Every small business has a story to tell, and the Hartford Business Journal’s Local Insight column will share those stories about what works, what doesn’t, and how small businesses manage to stay in the game.
This week, Local Insight focuses on the challenges faced by a 98-year-old business, and how it met challenges that doomed others to failure and closure.
Seizing upon its primary assets — a unique ice-producing operation and its pure well water — The Great Burnside Ice Co. in East Hartford has stayed in the game through diversification. Its most-recent expansion created The Olde Burnside Brewing Co., which is on track to grow by 40 percent in the coming year.
About 10 years ago, when Robert McClellan, a third-generation family member to run the business, the company was not experiencing much growth.
However, customers were purchasing water from a well his father had drilled in front of the ice plant in 1964; the purpose of the well was to provide pure water for Burnside’s ice production.
McClellan discovered that the customers were using the water to brew their own beer. So he had the well water tested, and discovered it had the same composition of Burton upon Trent water in England, an area associated for centuries with England’s ales.
He then hired a brew master, purchased brewery equipment, and began experimenting with different brews. It took nearly two years of refining the beer before launching it in October 2000, he said.
The McClellan’s brewery, The Olde Burnside Brewing Co., had the advantage of integrating aspects of its ice-producing business, which is located in the same building on Tolland Street.
By utilizing its technology used to freeze ice, the beer could be cooled down quickly after brewing, allowing Burnside Brewing to avoid the traditional filtering and pasteurizing process used by many domestic beer producers, McClellan explained.
And that, he said, is the key to making fine-tasting ale in the Scottish tradition. “It’s good beer and nobody is making beer like we make,” he said.
His next challenge was to find a distributor. Again, Burnside relied on its existing ice distribution operation that helped him introduce the beers to retailers, bars and restaurants throughout New England. So McClellan piggy-backed the distribution of its beers — Ten Penny Ale, Dirty Penny Ale, and Penny Weiz — with the distribution of its ice.
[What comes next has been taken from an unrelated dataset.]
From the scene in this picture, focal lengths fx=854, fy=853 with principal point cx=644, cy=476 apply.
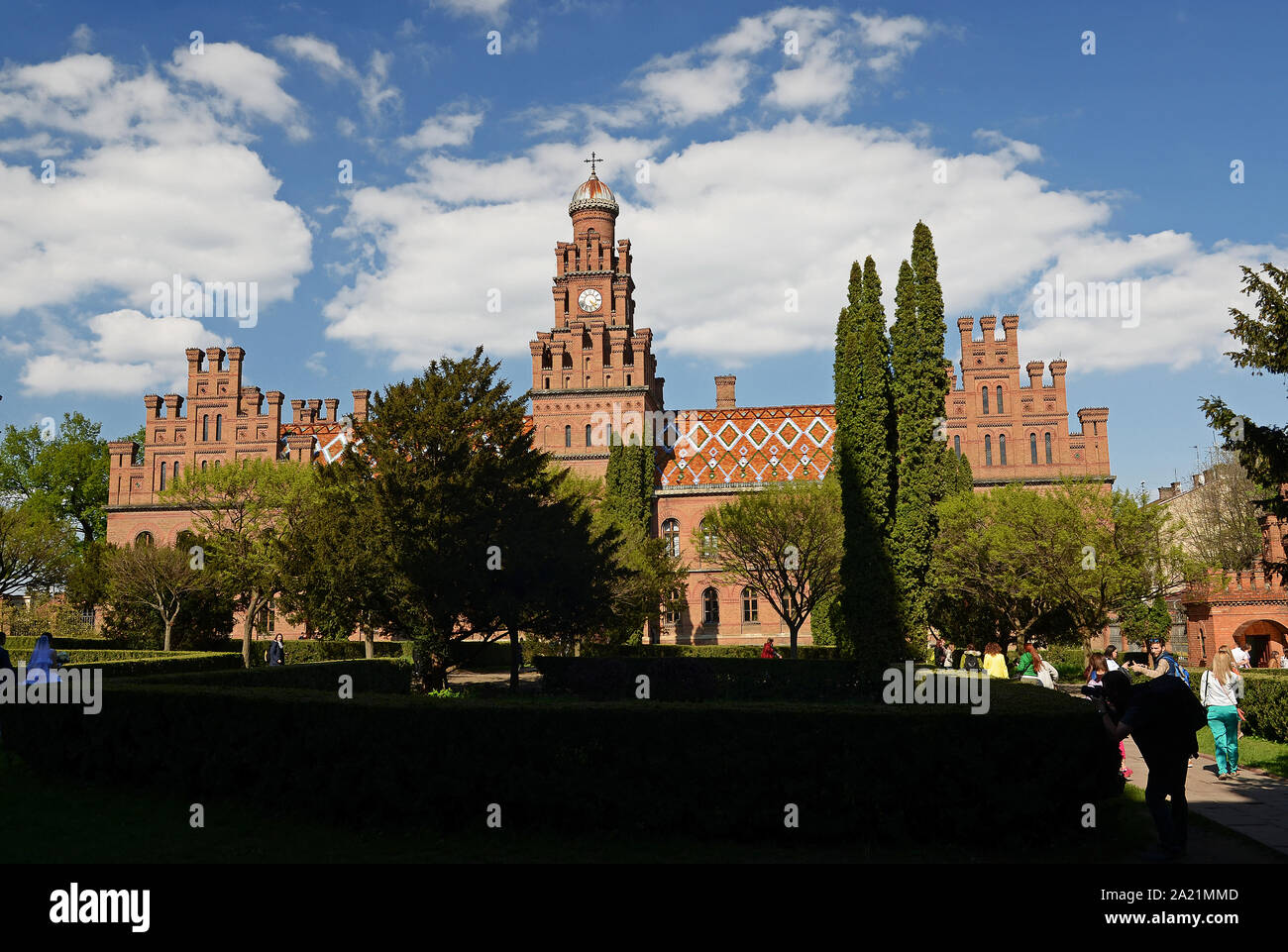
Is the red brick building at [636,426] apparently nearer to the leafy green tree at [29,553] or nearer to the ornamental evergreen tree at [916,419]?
the leafy green tree at [29,553]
Now, sales of the beer in new markets — such as in Vermont — are “out of control,” he said.
Diversification has moved the McClellan clan — Robert runs the business with his two sons Justin, 39, and Case, 26 — into a growth enterprise.
But diversification isn’t new to the McClellan family. The Great Burnside Ice Co. was founded in East Hartford in 1911 by Albert McClellan, who made regular door-to-door deliveries of ice blocks in a horse-drawn wagon.
Business was good during the early 1900s, when ice blocks were needed for iceboxes. But new refrigeration technology replaced the need for iceboxes, beginning in the 1930s, dooming most ice producers. During the industry’s height, there were 80 in the northeast, McClellan said. Today, there are just three in the northeast and only one in Connecticut, he said.
But the Great Burnside Ice Co. met the challenge of sinking demand by diversifying. Over time, the company sold rock salt and home heating oil and coal.
In the 1960s, the demand for ice spiked back up, so the McClellans rebuilt their 1933 ice-producing machine and it got back into ice production full time.
Now it sells ice and beer, which is sold at package stores in gallon jugs or in kegs, and can be purchased on draft at numerous bars. It can also be purchased at the annual Pipes In The Valley, a Celtic festival, co-sponsored by Burnside Brewing with Riverfront Recapture, on Sept. 26.
Diane Weaver Dunne is the Hartford Business Journal managing editor.